Gauck hat Recht, wenn er sagt, die Bundeswehr sei im öffentlichen Bewusstsein nicht sehr präsent. Wenn sie es wäre, hätte der unsinnige Afghanistan-Einsatz wahrscheinlich nicht stattfinden können - das ist bei diesem Thema weniger eine Frage der Moral, als der Einsicht, daß auch Macht die Welt nicht immer so formen kann, wie das zum Beispiel unsere amerikanischen Bündnispartner möchten.
Zum Thema deutsche Gefallene, die für unsere nach Gaucks Ermessen “glückssüchtige“ Gesellschaft schwer zu ertragen sind, bleibt zu bemerken, daß uns die Glückssucht besser steht und bekommt, als das Untertansein, das uns schon mehrfach ins Verderben gestürzt hat.

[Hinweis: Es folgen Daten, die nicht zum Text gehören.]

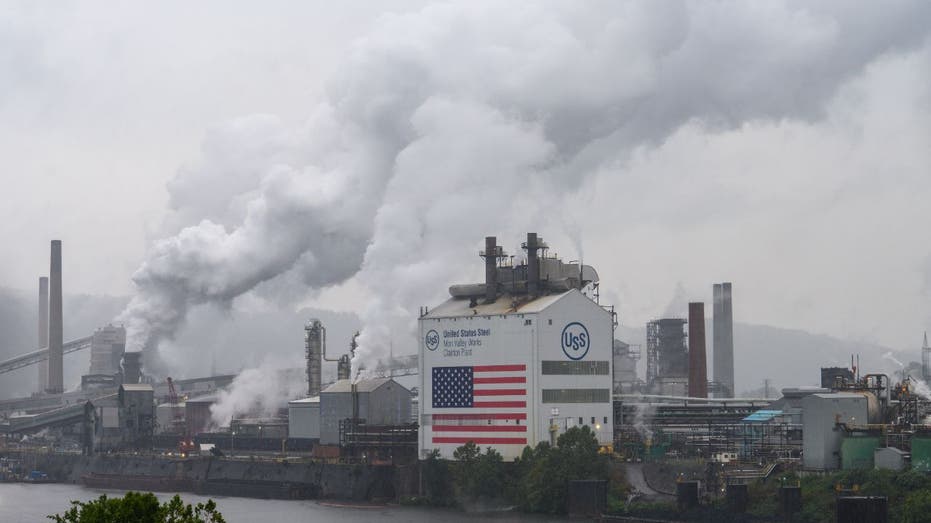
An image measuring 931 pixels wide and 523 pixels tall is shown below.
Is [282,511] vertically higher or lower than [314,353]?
lower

Verantwortung allein ist nicht die Stütze der Demokratie, sondern auch Demut, und damit meine ich nicht die Demut gegenüber einem Staat, der Ideologie mit Waffen in die Welt trägt - das sollte Gauck als Pfarrer eigentlich sehen, wenn er von Gewalt als “notwendigem und sinnvollem Mittel“ spricht.
Es ging ja bisher einigermaßen gut mit ihm - aber die Selbstgerechtigkeit treibt ihn zu Aussagen, die wohlmöglich über die Bergpredigt hinausgehen.